Try her Vegan Foccacia to Stovetop Pulled Pork or treat yourself with the Farro with Prosciutto or the Banana Brownie Cookies. If you want to try something right now, try this Grilled Blade Steak with Chopped Tomatoes, Herbs, and Green Onions recipe she sent us for our readers to make at home.
Bon appetit!
Grilled Blade Steak with Chopped Tomatoes, Herbs, and Green Onions
Serves 2
-2 cups roughly chopped cherry or cocktail tomatoes
-10 large leaves fresh basil, julienned (approx)
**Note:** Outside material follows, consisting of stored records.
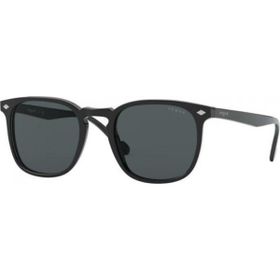 Vogue VO5328S W44-87 Kadın Güneş Gözlüğü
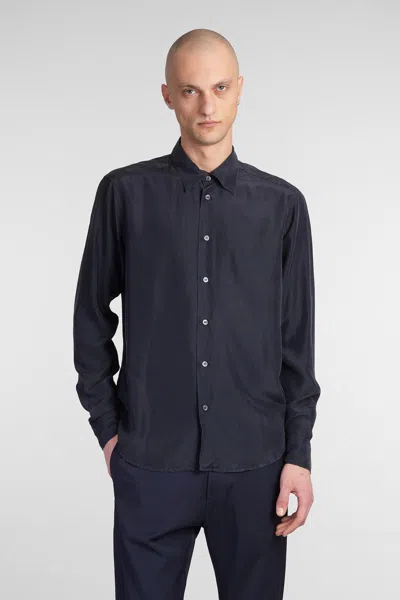 BARENA VENEZIA BARENA MARIDOLA SHIRT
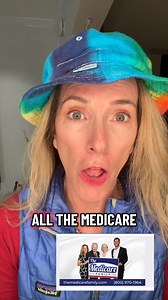 57K views · 561 reactions | All insurance companies not just those serving retirees, have denied care at the emergency room when it was not an emergency. | The Medicare Family | Facebook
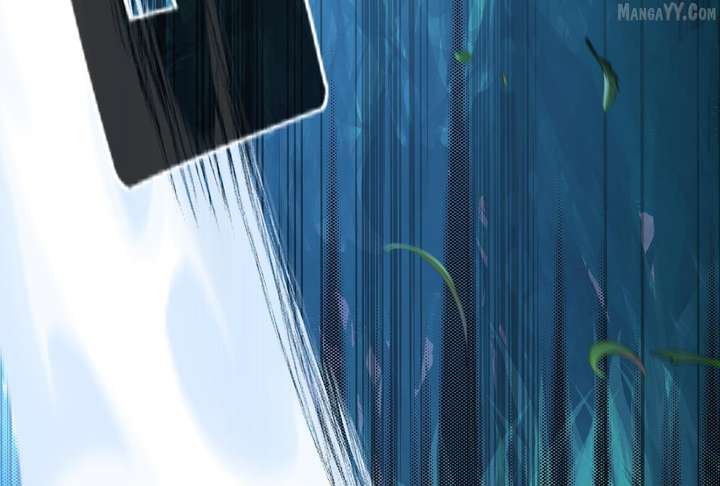 Reverend Insanity (2025) Chapter 10 1114 261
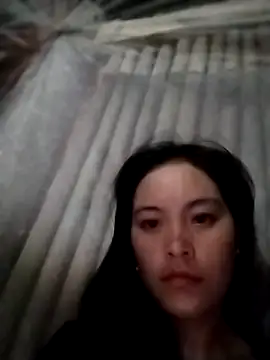Maipm18 online show from 09/21/25, 07:04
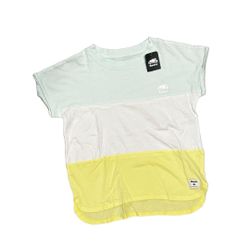 Roots Kids New With Tags - 9-10 Yrs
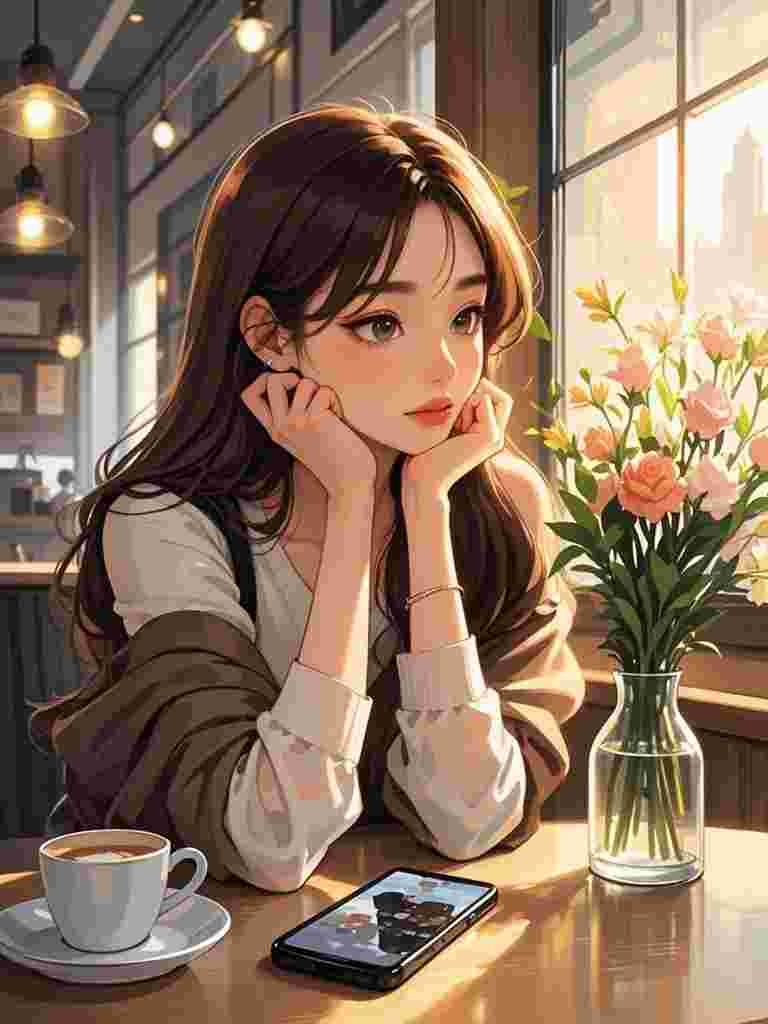 朝花夕拾却已迟最完整版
-5 green onions, finely chopped
-2 tbsp chopped dill
-1 tbsp balsamic vinegar
-1 tbsp avocado or olive oil + additional olive oil for brushing
-Salt to taste
-1 lb blade steak
-1 garlic clove
The salad
Toss the tomatoes, basil, green onions, dill, vinegar, oil, and salt. Set aside to marinate while you prepare the meat.
The steak
Use a charcoal grill for the best flavour! Rub the steak all over with a garlic clove cut in half. Brush with oil and salt to taste, and sear on a hot grill for a few minutes on each side. If you don’t have a grill, you can use a frying pan, but beware: It can be messy. Let the meat rest for 5 minutes before slicing into strips. Serve warm over top of the tomato salad.
Free of:
Peanuts, tree nuts, dairy, eggs, wheat, soy, fish, shellfish, coconut.
Recipe excerpted with permission from Everyone’s Welcome by Amanda Orlando © 2019, TouchWood Editions.